*Problem statement*.
Reproduce the whole listing word for word. Leave every image out.

START Recorded information

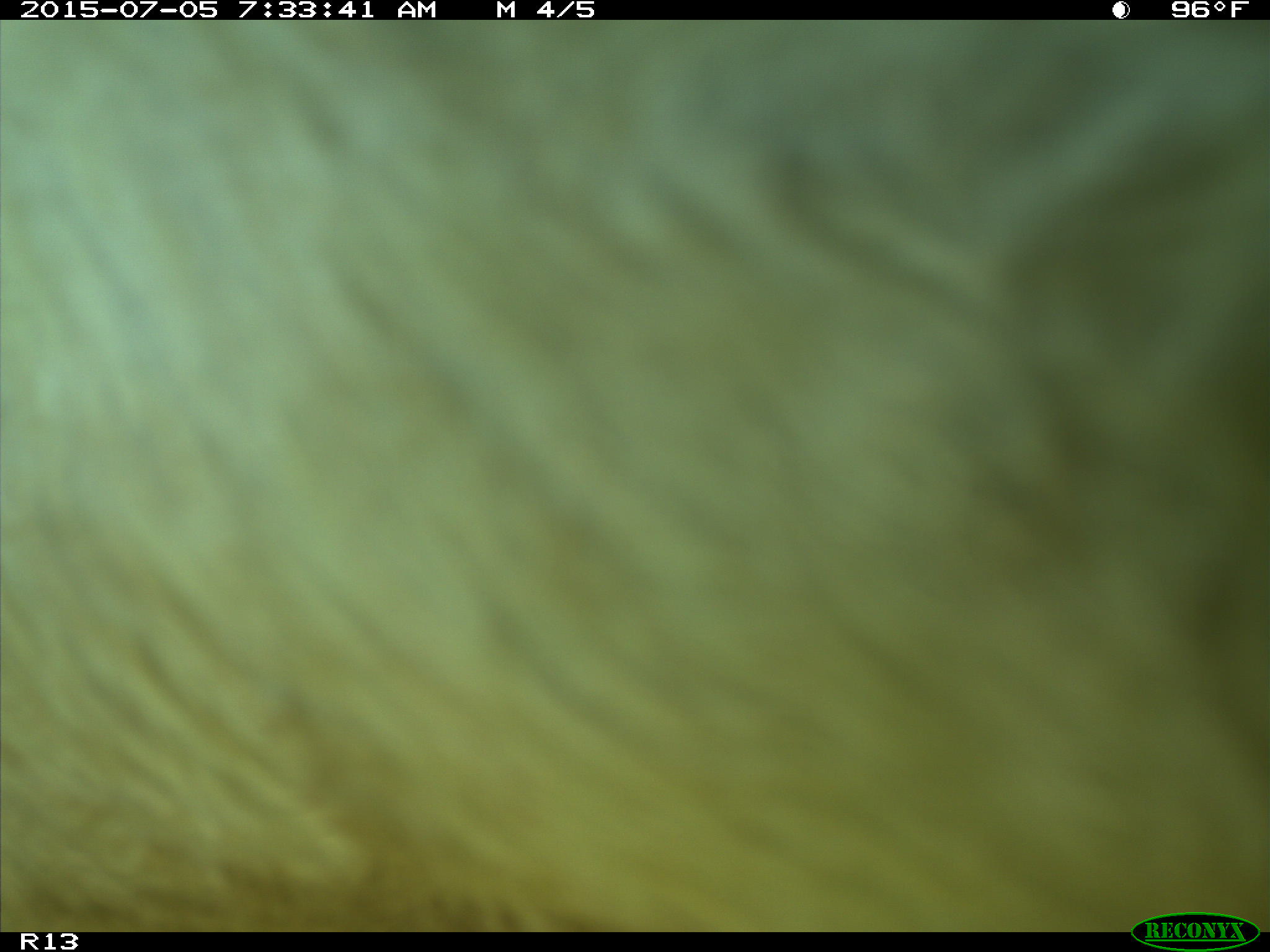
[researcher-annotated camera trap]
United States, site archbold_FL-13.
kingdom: Animalia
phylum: Chordata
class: Mammalia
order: Artiodactyla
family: Bovidae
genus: Bos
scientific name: Bos taurus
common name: domestic cow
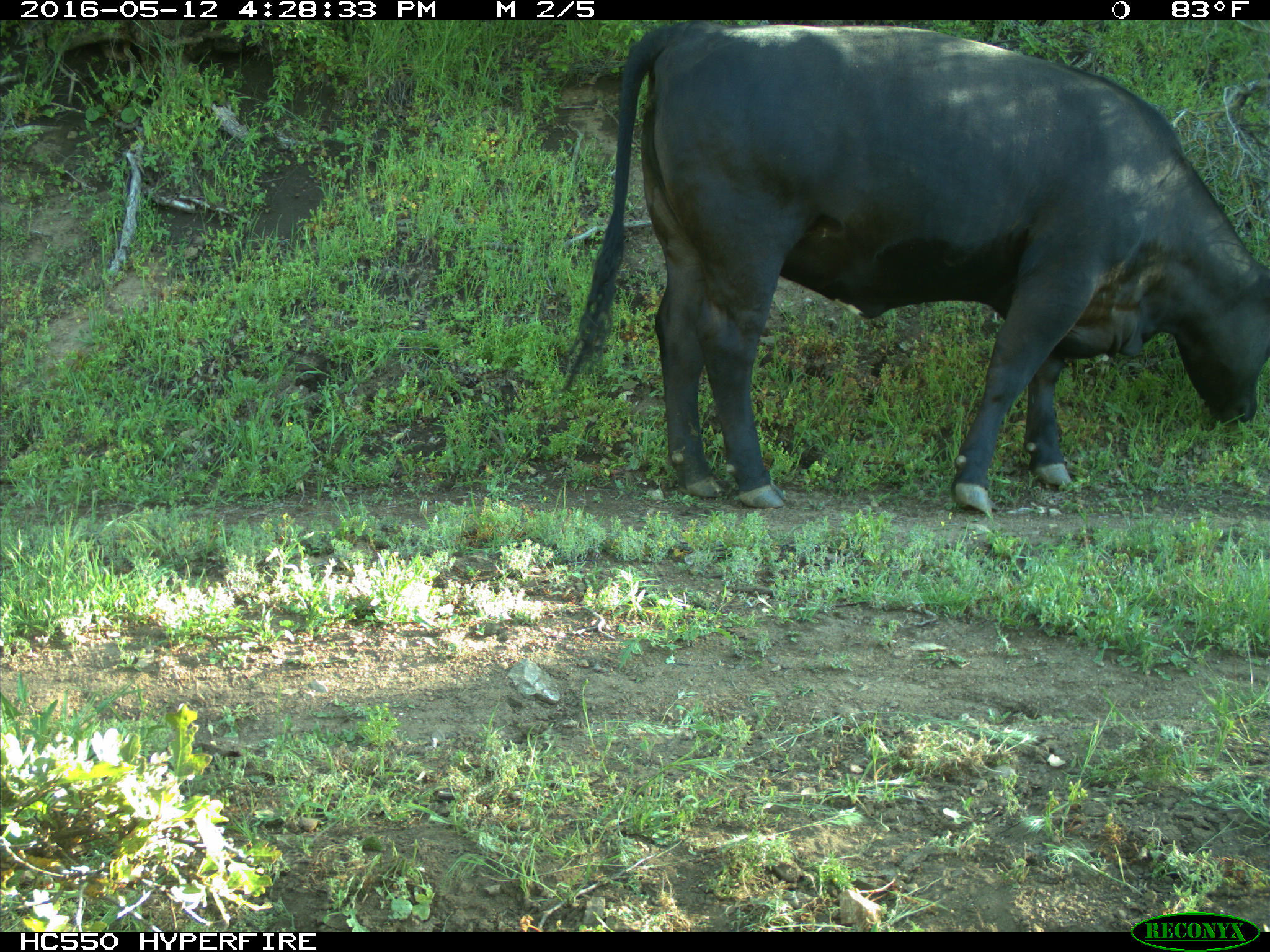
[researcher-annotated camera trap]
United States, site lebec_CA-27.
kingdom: Animalia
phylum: Chordata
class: Mammalia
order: Artiodactyla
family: Bovidae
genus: Bos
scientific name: Bos taurus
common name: domestic cow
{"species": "Bos taurus (domestic cow)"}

END Recorded information

*Response area*.
[researcher-annotated camera trap]
United States, site archbold_FL-13.
kingdom: Animalia
phylum: Chordata
class: Mammalia
order: Artiodactyla
family: Bovidae
genus: Bos
scientific name: Bos taurus
common name: domestic cow
[researcher-annotated camera trap]
United States, site lebec_CA-27.
kingdom: Animalia
phylum: Chordata
class: Mammalia
order: Artiodactyla
family: Bovidae
genus: Bos
scientific name: Bos taurus
common name: domestic cow
{"species": "Bos taurus (domestic cow)"}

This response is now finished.